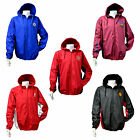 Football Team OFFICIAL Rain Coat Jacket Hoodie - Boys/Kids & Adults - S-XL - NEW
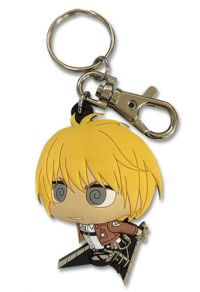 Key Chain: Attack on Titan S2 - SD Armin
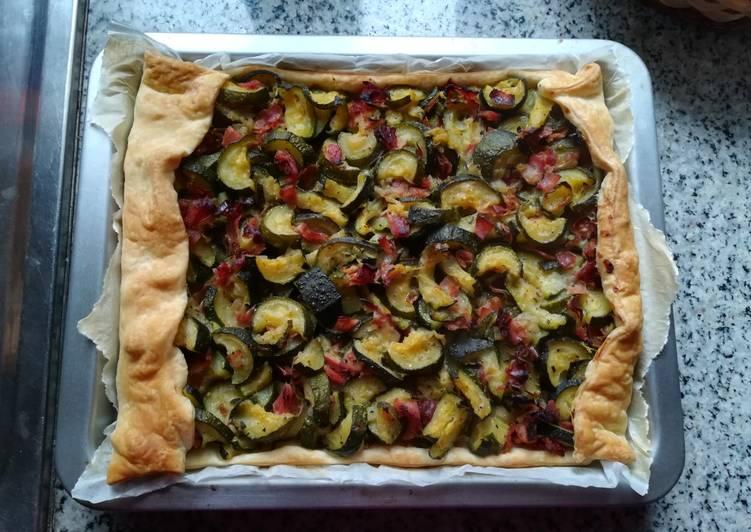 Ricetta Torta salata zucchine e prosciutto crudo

◆ ◆ ◆ ◆

== Work task ==
Would you return all the data exactly as given, minus the pictures?

== Result below ==
 Football Team OFFICIAL Rain Coat Jacket Hoodie - Boys/Kids & Adults - S-XL - NEW
 Key Chain: Attack on Titan S2 - SD Armin
 Ricetta Torta salata zucchine e prosciutto crudo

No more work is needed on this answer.